## TO DO:
In your copy, include no images, and write out every entry below exactly as it stands.

(Records drawn from a dataset)
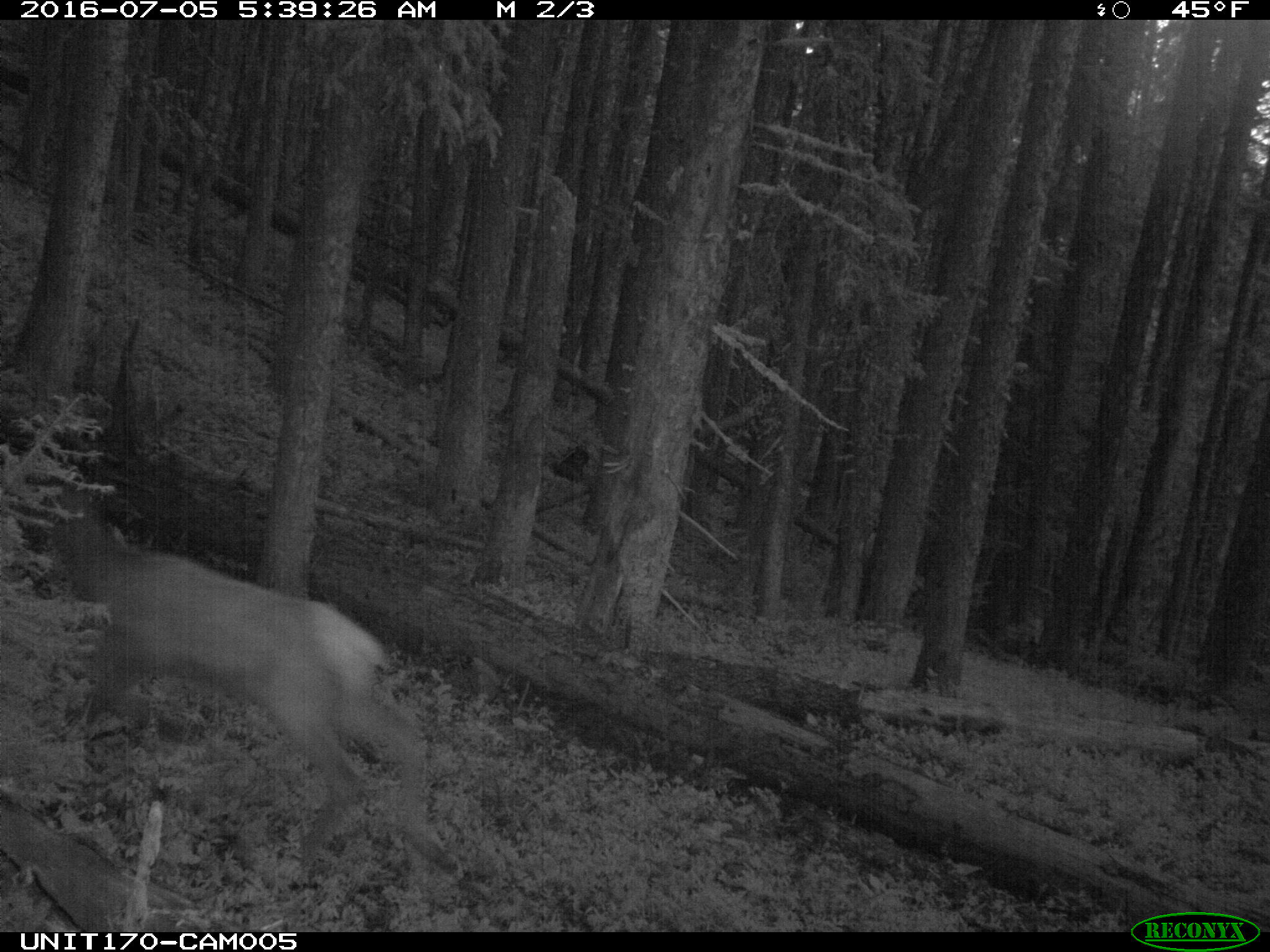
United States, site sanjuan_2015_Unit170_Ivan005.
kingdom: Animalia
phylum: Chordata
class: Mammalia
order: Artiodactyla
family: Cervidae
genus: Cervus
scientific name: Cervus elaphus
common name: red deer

## ANSWER BELOW:
United States, site sanjuan_2015_Unit170_Ivan005.
kingdom: Animalia
phylum: Chordata
class: Mammalia
order: Artiodactyla
family: Cervidae
genus: Cervus
scientific name: Cervus elaphus
common name: red deer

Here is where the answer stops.